Le parole umane hanno perso la forza delle Beatitudini cristiane proclamate da Teofilo prima della sua morte, ma la potenza retorica di Cirillo che usa quelle di Paolo (“Non concedo a nessuna donna di insegnare, né di dettare legge all'uomo”) per ottenere l’eliminazione dello scandalo: “Due cristiani nelle mani di una Pagana. È un oltraggio!”: solo così il parabolano può motivare la sua trasformazione da diacono che si prodiga per la distribuzione del pane ai poveri, a soldato, armato di spada, pietre e bastone contro le altre fedi, il degrado morale e l’eresia.

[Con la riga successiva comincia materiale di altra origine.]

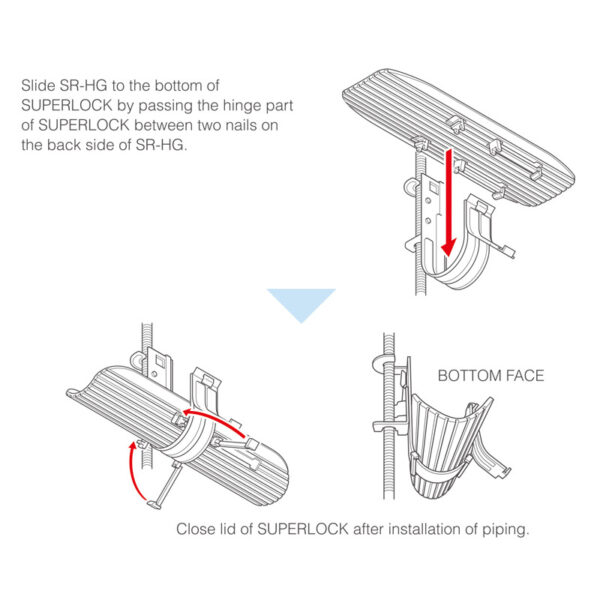 Slide SR-HG to the bottom of SUPERLOCK by passing the hinge part of SUPERLOCK between two nails on the back side of SR-HG.

BOTTOM FACE

Close lid of SUPERLOCK after installation of piping.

Agorà è un film privo di amore, di pietà, dove la libertà è sub condicio e dove la verità non rende veramente liberi. La vendetta può scaturire dalla verità, ma non appartiene al vangelo di Gesù che chiede di imparare a perdonare secondo la logica custodita nella politica del Padre nostro. E non è solo Lui che può mostrarsi tanto clemente. Quando la parola perde il suo nord “cristiano”, cioè la carità, rischia di trasformarsi in radicalismo. E il cristianesimo senza carità e le sue declinazioni è falso, vuoto fanatismo. L’apostolo Pietro insegna: “Siate sempre pronti a rispondere a chiunque vi domandi ragione della speranza che è in voi. Ma questo sia fatto con dolcezza, rispetto e retta coscienza”. “Agorà”, allora, “colpisce alla testa e al cuore!”.